Nunca disseram que a vida seguiria no modo easy, mas me senti abandonada por não receber o manual. Jogaram o controle na minha mão e não se preocuparam em me passar as funções de cada botão. Entrei sem querer em um jogo mais complicado que aquelas equações chatas de Matemática do Ensino Médio. E não sei nem por onde começar a resolvê-lo.

O jeito é fazer o de sempre: apertar todos os botões juntos e torcer para ativar algum poder especial. Sabe, nem precisa ser muito longo. Aceito, de bom grado, só algo que distraia as coisas ruins por alguns segundinhos. Pelo menos o suficiente para recompor minhas forças e seguir na próxima fase.

Talvez seja só drama ou um momento ruim. Um jeitinho da vida ensinar que tudo tem seu lado bom. Disseram que o importante é não desanimar e continuar tentando. Treinar sozinho as partes do jogo enquanto não se sente preparado para enfrentar o chefão.

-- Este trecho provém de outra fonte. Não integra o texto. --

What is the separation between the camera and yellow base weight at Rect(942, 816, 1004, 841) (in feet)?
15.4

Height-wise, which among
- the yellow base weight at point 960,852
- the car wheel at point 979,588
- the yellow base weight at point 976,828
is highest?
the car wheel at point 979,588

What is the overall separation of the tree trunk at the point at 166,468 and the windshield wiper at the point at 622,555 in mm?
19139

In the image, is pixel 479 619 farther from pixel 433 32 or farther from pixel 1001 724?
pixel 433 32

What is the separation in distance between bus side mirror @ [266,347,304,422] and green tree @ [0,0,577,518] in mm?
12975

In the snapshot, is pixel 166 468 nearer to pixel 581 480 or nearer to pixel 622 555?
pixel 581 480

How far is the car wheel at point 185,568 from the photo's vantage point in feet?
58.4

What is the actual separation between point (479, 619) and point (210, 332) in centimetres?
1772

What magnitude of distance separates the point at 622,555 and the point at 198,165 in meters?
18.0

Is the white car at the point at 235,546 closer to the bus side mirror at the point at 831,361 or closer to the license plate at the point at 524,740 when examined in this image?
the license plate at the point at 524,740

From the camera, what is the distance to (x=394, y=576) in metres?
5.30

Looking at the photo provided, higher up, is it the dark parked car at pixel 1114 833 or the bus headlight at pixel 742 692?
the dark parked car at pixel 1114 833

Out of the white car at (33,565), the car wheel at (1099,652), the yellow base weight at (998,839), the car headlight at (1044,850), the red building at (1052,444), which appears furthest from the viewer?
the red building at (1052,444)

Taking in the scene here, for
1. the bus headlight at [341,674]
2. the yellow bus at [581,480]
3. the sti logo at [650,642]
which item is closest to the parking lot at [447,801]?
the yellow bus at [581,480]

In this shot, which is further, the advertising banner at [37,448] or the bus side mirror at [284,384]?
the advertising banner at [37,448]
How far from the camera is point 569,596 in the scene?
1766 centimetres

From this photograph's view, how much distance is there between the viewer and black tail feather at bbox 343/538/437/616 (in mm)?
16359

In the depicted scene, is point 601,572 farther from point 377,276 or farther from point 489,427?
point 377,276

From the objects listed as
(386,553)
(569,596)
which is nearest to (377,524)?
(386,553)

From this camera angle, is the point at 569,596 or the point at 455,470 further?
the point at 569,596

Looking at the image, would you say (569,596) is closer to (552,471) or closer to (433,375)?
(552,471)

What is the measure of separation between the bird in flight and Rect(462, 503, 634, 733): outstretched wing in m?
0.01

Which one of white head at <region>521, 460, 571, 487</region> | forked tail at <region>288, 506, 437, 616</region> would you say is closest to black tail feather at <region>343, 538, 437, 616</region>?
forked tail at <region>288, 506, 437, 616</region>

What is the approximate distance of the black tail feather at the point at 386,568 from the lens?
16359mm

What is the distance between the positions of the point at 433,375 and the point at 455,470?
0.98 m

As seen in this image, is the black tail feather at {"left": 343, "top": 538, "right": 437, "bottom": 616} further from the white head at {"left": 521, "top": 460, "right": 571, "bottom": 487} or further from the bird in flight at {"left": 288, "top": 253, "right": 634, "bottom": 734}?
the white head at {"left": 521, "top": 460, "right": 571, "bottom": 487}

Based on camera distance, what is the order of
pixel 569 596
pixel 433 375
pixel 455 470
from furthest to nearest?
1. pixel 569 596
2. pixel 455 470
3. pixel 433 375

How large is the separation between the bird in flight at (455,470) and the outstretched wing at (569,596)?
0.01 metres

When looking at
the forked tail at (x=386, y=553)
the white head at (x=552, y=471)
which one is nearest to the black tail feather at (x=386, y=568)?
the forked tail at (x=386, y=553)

Passar a madrugada inteira procurando sair daquela fase e sentir que, mais que dedos doloridos, você adquiriu forças e macetes. Entre erros e acertos, descobrir que o amarelo e o azul podem te ajudar a passar por aquele obstáculo. Ou que uma combinação diferente de botões é ainda melhor que um só.

Só não seja egoísta e não queira fazer tudo sozinho. Tenha controles extras e permita que outras pessoas te ajudem. O mérito não precisa só seu, você pode dividi-lo com quem você ama. Uma coisa eu aprendi nesses últimos tempos e levo como lição: em grupo fica bem mais fácil, gostoso e divertido. Vai por mim.

O que vale é lembrar que sempre haverá um amanhã. O jogo continuará ali, só te esperando tentar de novo. As fases são inúmeras e você só vai conhecer a última no tempo certo. Enquanto isso, paciência e controle na mão. A vida te espera para tentar um pouquinho mais. Sem desânimo, tá? Quando chegar lá, vai ver o quanto valeu a pena. Sempre vale, afinal.